### 任務說明
請更新 PostgreSQL 外掛這段文本：從「MODULES = num_array_sort」起至「PGXS := $(shell $(PG_CONFIG) --pgxs)」止（兩端皆含），將其中的「Installation SQL」改為「Setup Script」，再把這一段完整寫出。

這邊儘先簡單處理基本數值型態的 array 內容,其他的都先不處理~至於 NUMERIC 型態牽涉的構造比較深,這邊也沒有處理~~

首先,先處理共通的檔案,Makefile 跟 Control File。這兩個檔案最基本內容,是可以用複製貼上的~
首先,Control FIle 在敘述這個外掛的資訊(檔名:num_array_sort/num_array_sort.control)
comment = 'Numeric type array sorting'
default_version = '0.0.1'
relocatable = true
module_pathname = '$libdir/num_array_sort'

然後 Makefile 就是編譯指令的匯總步驟。這邊重點不在教學 Makefile,而是在寫出 PGSQL 外掛的基本骨幹。(檔名:num_array_sort/Makefile)
MODULES = num_array_sort
EXTENSION = num_array_sort         # Extension Name
DATA = num_array_sort--0.0.1.sql   # Installation SQL

PG_CONFIG = pg_config
PGXS := $(shell $(PG_CONFIG) --pgxs)
include $(PGXS)

接著是 C 的程式碼。這部份有一些基本起手式在的~(檔名:num_array_sort/num_array_sort.c)
#include <stdlib.h>
#include "postgres.h"
#include "fmgr.h"
#if PG_VERSION_NUM >= 110004
#include "catalog/pg_type_d.h"
#else
#include "catalog/pg_type.h"
#endif
#include "utils/array.h"
#include "utils/arrayaccess.h"
#include "utils/lsyscache.h"

### 資料節錄
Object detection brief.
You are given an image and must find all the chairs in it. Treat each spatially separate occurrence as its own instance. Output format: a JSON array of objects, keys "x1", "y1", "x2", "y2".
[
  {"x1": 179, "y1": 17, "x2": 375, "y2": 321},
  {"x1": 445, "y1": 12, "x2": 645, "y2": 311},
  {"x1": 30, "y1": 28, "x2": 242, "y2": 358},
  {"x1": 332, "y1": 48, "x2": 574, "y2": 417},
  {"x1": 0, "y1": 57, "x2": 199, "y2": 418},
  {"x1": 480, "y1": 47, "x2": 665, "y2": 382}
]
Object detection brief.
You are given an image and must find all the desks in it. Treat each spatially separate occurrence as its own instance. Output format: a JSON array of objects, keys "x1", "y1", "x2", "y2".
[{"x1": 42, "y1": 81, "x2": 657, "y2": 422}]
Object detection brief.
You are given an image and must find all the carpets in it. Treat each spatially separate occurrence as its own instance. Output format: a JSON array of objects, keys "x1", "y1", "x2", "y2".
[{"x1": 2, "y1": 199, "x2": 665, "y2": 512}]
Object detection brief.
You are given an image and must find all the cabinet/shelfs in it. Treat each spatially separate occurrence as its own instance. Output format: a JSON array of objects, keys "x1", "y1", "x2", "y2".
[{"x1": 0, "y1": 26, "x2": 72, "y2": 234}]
---
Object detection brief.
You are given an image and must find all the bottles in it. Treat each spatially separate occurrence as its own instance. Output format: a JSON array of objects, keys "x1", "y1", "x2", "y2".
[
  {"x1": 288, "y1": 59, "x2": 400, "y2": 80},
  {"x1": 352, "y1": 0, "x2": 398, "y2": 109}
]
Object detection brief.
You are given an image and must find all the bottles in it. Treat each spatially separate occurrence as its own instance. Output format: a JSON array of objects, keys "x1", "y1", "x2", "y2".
...
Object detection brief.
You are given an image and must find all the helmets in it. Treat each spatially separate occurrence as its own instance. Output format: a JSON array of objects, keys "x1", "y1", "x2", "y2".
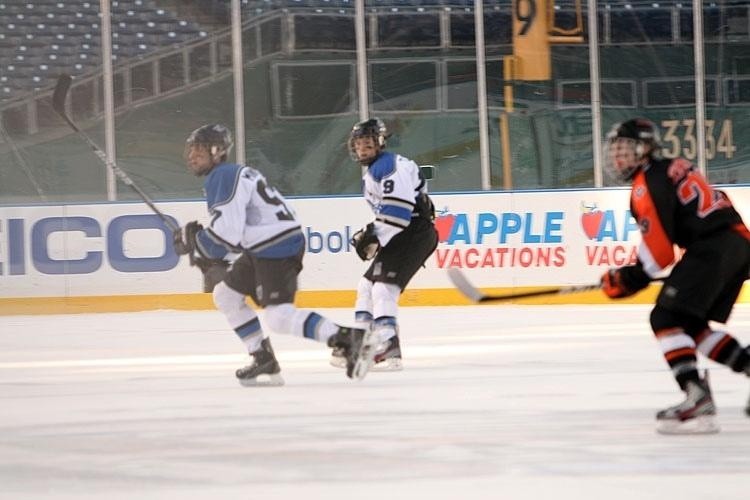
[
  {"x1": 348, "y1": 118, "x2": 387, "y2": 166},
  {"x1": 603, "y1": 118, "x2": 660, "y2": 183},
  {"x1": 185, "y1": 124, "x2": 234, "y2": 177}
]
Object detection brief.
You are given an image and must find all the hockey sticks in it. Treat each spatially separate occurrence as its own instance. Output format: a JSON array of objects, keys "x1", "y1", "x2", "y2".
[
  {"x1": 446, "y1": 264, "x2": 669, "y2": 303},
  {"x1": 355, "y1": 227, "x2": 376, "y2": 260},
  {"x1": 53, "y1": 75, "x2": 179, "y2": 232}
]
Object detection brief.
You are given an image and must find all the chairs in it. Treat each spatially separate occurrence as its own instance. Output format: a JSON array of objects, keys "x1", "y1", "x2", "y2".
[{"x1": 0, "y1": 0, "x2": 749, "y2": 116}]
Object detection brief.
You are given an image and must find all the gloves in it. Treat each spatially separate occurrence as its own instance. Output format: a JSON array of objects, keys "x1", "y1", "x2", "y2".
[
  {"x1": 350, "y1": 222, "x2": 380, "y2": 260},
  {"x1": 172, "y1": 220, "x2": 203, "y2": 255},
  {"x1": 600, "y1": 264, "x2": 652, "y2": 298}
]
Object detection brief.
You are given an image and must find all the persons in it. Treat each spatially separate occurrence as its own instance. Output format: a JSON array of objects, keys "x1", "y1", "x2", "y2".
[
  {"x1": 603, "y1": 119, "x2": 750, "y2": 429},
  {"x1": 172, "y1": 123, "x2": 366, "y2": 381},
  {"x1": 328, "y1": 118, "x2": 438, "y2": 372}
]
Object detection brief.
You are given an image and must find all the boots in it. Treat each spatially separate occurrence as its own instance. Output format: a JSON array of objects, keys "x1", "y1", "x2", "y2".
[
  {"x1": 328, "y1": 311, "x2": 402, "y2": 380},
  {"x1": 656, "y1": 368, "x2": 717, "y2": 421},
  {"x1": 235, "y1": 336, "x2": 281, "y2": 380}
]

### 參考解答
MODULES = num_array_sort
EXTENSION = num_array_sort         # Extension Name
DATA = num_array_sort--0.0.1.sql   # Setup Script

PG_CONFIG = pg_config
PGXS := $(shell $(PG_CONFIG) --pgxs)